The growing amounts of data that are being generated due to such trends as the Internet of Things (IoT) and cloud computing have naturally beget the need for data scientists who can collect, analyze and, most importantly, interpret these massive stockpiles of complex information to help their companies more quickly and accurately make better business decisions to give them a competitive edge over competitors and to improve their operations and make them more efficient.
That in turn has created something of a land rush in what’s become a rapidly expanding data science platform market of more than a dozen vendors that range from established companies like IBM, Google, Microsoft and SAS to an array of smaller, younger pure-plays.
The goal of all of these companies is to give these data scientists a single place to develop and run algorithms, use machine learning to help build predictive models and then deploy those models into their businesses’ operations. IBM offers such products as SPSS Modeler and SPSS Statistics as well as its two-year-old Data Science Experience, a set of tools around such aspects as machine learning via the vendor’s Watson cognitive computing technology and the R programming language, through the open-source RStudio offering. SAS has its Visual Suite for data visualization, prep, analytics and model building, while Microsoft offers its Azure Machine Learning platform as part of the cloud-based Cortana Intelligence Suite and Microsoft R for those who want to code in R. Other names in the space include H2O, RapidMiner, Angoss, Knime and Dataiku.
Add to this list Domino Data Lab, a five-year old company backed by $40.5 million in funding from the likes of Sequoia, Coatue Management, and Zetta Venture Partners. The company was founded by three former employees of Bridgewater Associates, a massive investment firm that relied heavily on data science techniques in its operations.

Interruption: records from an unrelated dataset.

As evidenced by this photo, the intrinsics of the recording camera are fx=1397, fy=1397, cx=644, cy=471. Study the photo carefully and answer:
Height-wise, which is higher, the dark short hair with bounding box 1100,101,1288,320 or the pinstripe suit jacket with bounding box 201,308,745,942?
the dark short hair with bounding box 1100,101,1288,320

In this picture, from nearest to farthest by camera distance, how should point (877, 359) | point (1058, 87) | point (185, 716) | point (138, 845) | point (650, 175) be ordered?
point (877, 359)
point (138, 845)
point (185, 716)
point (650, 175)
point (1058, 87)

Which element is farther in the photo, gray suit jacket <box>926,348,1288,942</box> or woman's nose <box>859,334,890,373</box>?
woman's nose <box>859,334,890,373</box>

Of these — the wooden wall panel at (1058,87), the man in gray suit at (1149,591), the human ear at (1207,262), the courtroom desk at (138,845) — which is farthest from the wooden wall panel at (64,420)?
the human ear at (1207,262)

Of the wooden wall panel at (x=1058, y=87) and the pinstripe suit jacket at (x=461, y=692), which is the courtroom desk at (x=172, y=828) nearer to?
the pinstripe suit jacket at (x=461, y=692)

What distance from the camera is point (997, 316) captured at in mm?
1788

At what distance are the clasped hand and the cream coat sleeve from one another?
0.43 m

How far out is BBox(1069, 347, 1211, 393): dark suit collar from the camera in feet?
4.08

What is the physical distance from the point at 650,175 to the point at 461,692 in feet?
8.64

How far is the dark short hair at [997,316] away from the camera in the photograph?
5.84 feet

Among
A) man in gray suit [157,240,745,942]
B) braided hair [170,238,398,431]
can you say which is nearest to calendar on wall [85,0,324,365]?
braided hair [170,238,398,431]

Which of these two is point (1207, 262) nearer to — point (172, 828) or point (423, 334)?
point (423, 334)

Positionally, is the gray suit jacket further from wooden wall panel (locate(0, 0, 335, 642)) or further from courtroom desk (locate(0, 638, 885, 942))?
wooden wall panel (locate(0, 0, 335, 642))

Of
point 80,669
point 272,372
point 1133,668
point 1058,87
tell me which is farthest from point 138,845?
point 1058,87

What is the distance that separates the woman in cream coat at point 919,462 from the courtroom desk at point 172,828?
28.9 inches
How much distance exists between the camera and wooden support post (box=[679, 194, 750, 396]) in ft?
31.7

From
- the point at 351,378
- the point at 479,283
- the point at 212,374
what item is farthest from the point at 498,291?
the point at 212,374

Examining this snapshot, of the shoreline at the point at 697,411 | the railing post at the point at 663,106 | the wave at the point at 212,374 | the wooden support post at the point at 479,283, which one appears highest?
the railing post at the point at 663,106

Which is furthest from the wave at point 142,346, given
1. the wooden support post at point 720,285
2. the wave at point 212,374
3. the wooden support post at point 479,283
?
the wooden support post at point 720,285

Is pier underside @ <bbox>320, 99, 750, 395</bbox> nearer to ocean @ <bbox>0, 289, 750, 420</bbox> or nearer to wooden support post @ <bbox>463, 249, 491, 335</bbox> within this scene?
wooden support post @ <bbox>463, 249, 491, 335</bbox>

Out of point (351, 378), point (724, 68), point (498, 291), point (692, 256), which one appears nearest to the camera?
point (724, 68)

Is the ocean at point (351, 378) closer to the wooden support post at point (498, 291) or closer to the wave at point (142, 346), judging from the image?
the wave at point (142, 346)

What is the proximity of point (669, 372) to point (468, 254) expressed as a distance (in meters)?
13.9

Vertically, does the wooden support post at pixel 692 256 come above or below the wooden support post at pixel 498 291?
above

The three Domino founders, CEO Nick Elprin, CTO Chris Yang, and board member Matthew Granade, were responsible for building and testing predictive models at Bridgewater and putting them into production so they could be used in financial trades.
“Bridgewater as a hedge fund ran all of their investment strategies on predictive models,” Elprin tells The Next Platform. “There are other hedge funds that do that, but Bridgewater is probably one of the first and the biggest and the most successful to do that. All of their investment strategies were driven by predictive model algorithms that data scientists at Bridgewater built and developed over years and years and years and continuously improved. … What we saw there was, how do you really put predictive models at the heart of the business? How do you run your business on models? At Bridgewater, that was literally what the business did. It was to generate these investments. When we started Domino, we saw more and more of these organizations that were really interested in data science but sort of viewing data science as a technical skill. ‘We’ve got to hire some PhDs and we’ve got to give them these fancy algorithms and tools to work with,’ and what we saw was a need for someone to help build technologies and platforms and help companies understand how to put models at the heart of their business as a broad, organizational capability.”
He noted a recent survey by Domino that found that 90 percent of companies want to use data science in their businesses, but only 11 percent had 50 or more models in production settings, and 30 percent had more than five. By comparison, Bridgewater has thousands in production, and other major companies like Amazon Web Services (AWS) and Netflix have hundreds to thousands. Being a model-driven business means having many such predictive models being at the core of the business. A challenge for companies in embracing data science is that too many times they view data science being similar to software engineering.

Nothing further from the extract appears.